=== Material for the task ===

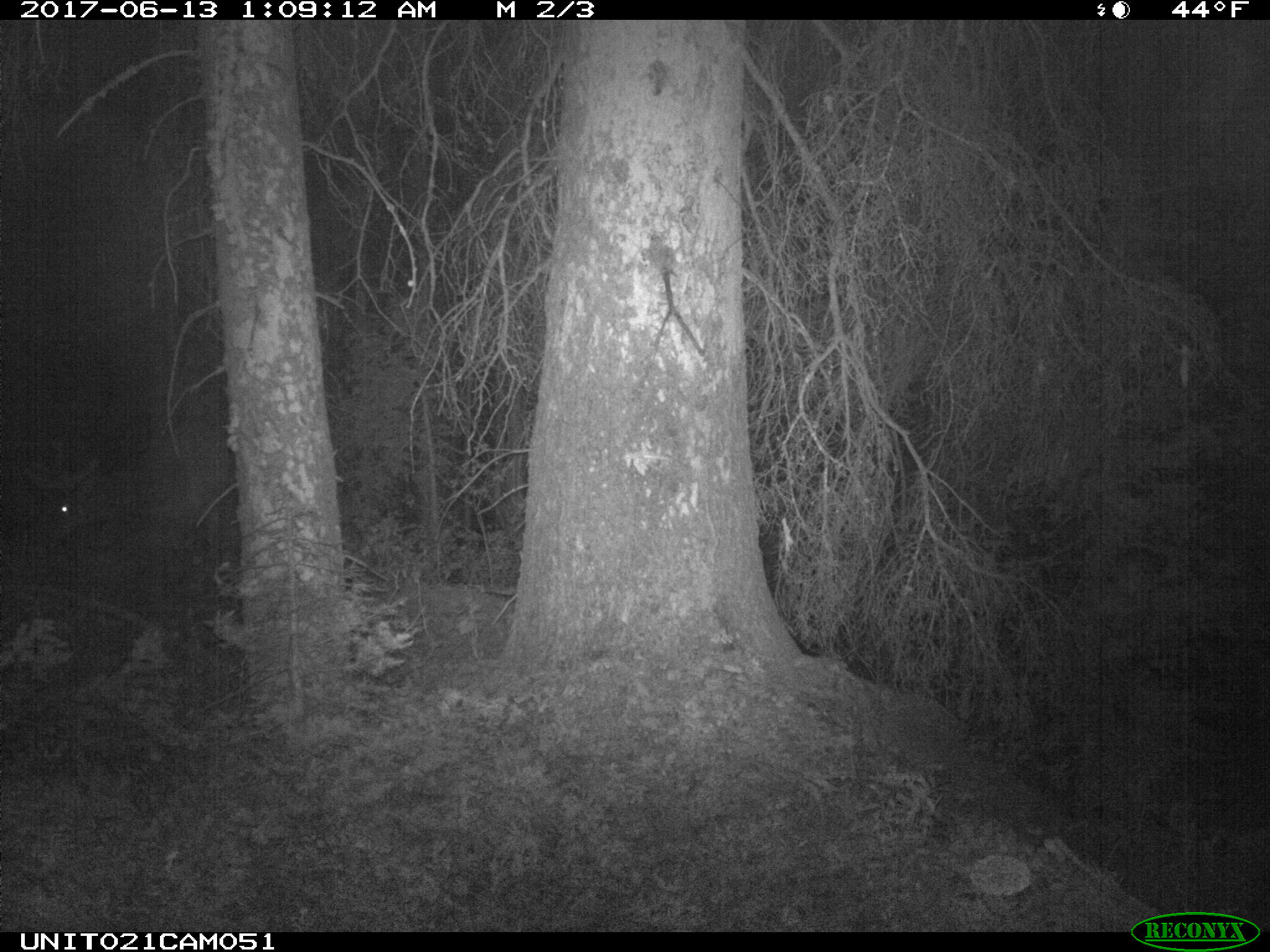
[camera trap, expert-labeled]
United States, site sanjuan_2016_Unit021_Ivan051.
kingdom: Animalia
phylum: Chordata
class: Mammalia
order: Artiodactyla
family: Cervidae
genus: Cervus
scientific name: Cervus elaphus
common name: red deer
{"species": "Cervus elaphus (red deer)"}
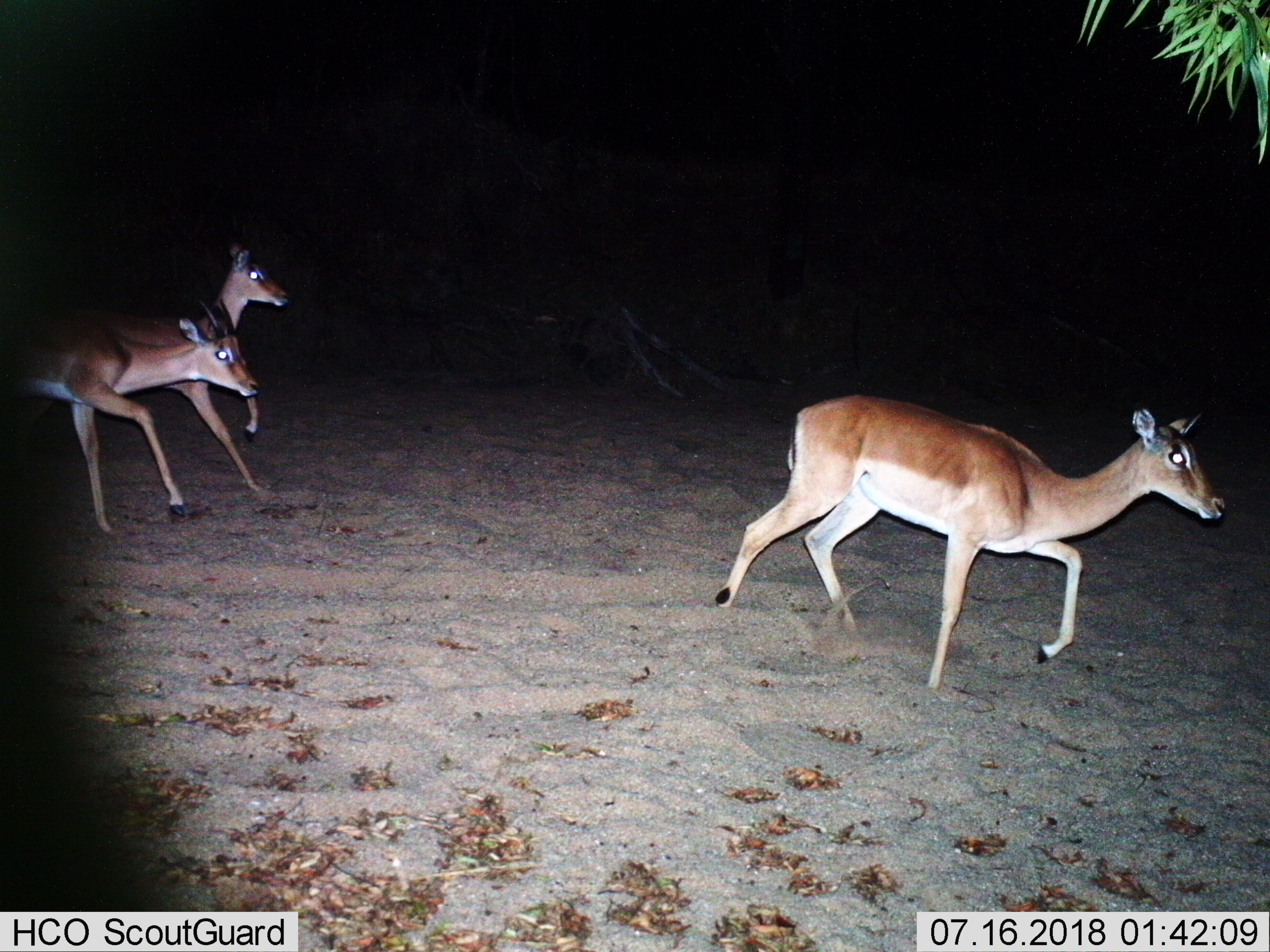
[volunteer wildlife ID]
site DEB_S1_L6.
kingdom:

===

> **Problem description**
Reproduce, word for word, every line from the one that contains "United States, site" to the end of the data, including both ends; omit all pictures.

> **The answer**
United States, site sanjuan_2016_Unit021_Ivan051.
kingdom: Animalia
phylum: Chordata
class: Mammalia
order: Artiodactyla
family: Cervidae
genus: Cervus
scientific name: Cervus elaphus
common name: red deer
{"species": "Cervus elaphus (red deer)"}
[volunteer wildlife ID]
site DEB_S1_L6.
kingdom:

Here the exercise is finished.